The minister said he preferred the current system – where any pensions provider is able to add it funds to the premium pension platform – to having the Swedish Pensions Authority select providers.

Speaking at a conference arranged by Swedish-language pensions news site Pensionsnyheterna, Norman questioned the Pensions Authority's ability to act as gatekeeper of the PPM.

He acknowledged that the current system had put "a lot of pressure and demands on customers", but he warned there would always be the risk that a well-performing provider would be excluded.

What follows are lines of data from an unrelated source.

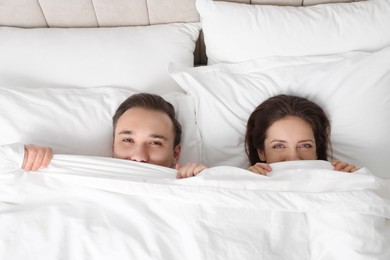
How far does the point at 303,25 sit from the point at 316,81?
24 cm

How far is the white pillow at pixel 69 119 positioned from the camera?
1280 millimetres

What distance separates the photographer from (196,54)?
1740 mm

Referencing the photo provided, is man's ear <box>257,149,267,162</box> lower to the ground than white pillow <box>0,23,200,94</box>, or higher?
lower

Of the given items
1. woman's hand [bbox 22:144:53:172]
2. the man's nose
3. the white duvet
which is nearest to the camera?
the white duvet

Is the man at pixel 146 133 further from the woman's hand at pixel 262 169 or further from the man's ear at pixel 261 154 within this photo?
the man's ear at pixel 261 154

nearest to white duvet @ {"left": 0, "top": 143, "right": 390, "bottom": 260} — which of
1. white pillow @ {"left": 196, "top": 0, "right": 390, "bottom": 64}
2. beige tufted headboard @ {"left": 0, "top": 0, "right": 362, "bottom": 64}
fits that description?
white pillow @ {"left": 196, "top": 0, "right": 390, "bottom": 64}

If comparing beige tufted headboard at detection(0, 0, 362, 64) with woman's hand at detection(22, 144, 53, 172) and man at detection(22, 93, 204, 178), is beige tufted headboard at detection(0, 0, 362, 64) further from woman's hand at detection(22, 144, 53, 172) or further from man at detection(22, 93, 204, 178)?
woman's hand at detection(22, 144, 53, 172)

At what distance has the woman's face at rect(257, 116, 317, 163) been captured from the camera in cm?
126

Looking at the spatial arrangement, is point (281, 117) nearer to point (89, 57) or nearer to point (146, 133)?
point (146, 133)

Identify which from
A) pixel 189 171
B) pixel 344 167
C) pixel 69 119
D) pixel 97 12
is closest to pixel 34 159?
pixel 69 119

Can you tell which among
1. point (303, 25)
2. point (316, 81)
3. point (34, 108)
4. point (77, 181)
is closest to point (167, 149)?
point (77, 181)

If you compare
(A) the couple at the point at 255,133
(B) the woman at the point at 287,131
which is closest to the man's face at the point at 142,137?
(A) the couple at the point at 255,133

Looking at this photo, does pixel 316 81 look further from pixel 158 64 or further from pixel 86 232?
pixel 86 232

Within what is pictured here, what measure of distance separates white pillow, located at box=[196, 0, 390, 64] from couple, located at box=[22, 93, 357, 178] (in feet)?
0.77
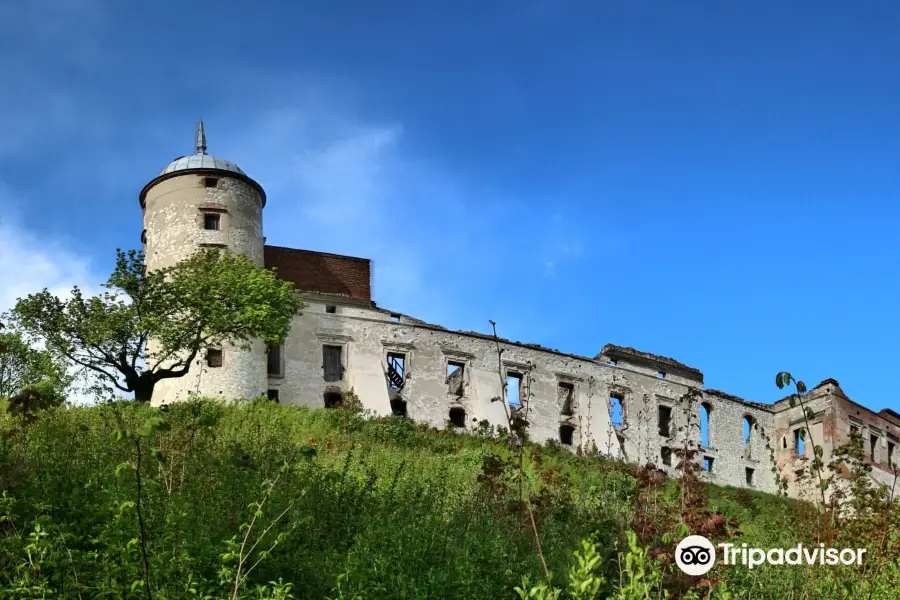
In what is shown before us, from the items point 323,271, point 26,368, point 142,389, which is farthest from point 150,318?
point 26,368

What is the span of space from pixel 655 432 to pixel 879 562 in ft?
104

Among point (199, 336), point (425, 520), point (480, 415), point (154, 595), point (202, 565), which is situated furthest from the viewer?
point (480, 415)

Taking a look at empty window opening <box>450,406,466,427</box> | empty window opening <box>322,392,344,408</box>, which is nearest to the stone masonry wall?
empty window opening <box>322,392,344,408</box>

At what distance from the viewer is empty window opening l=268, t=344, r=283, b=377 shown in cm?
3195

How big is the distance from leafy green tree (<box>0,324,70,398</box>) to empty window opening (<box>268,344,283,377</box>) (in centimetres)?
634

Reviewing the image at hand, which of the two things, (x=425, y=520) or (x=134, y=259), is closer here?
(x=425, y=520)

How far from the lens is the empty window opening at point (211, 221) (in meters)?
31.6

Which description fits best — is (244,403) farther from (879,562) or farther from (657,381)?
(879,562)

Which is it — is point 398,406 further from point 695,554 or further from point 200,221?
point 695,554

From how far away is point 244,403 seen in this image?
28.2 meters

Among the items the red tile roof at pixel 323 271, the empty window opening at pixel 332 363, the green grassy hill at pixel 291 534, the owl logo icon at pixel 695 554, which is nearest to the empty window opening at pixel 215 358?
the empty window opening at pixel 332 363

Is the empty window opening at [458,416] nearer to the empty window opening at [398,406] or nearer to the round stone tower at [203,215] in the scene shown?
the empty window opening at [398,406]

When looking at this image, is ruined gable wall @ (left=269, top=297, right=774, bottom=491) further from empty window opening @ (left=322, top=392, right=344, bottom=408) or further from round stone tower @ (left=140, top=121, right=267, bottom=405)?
round stone tower @ (left=140, top=121, right=267, bottom=405)

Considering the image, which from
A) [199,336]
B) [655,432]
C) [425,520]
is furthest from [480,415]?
[425,520]
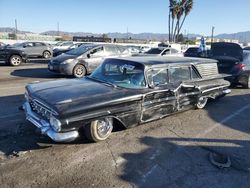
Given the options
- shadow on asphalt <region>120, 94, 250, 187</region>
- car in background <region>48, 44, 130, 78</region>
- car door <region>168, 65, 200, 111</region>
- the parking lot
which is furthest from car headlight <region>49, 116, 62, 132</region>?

The minister was also critical of external advisers for PPM customers and hinted that their businesses should "not be allowed to operate" within the system.

In other news, AP2, one of Sweden's buffer funds, welcomed an investigation into Norrporten, a real estate company it owns jointly with AP6.

The inquiry, led by a team of investigative journalists, follows two independent investigations by accountants and lawyers launched on behalf of Norrporten's board earlier this year, which turned up no irregularities from a legal perspective.

AP2 said it welcomed the journalists' inquiry, which was broadcast last week, while conceding that Norrporten had shown a lack of judgment on travel expenses for senior managers and costs relating to staff conferences.

The buffer fund also pointed out that Norrporten was now reviewing its procedures and had introduced a compliance position.

Norrporten has returned more than 280% for AP2 since it was launched in 2001.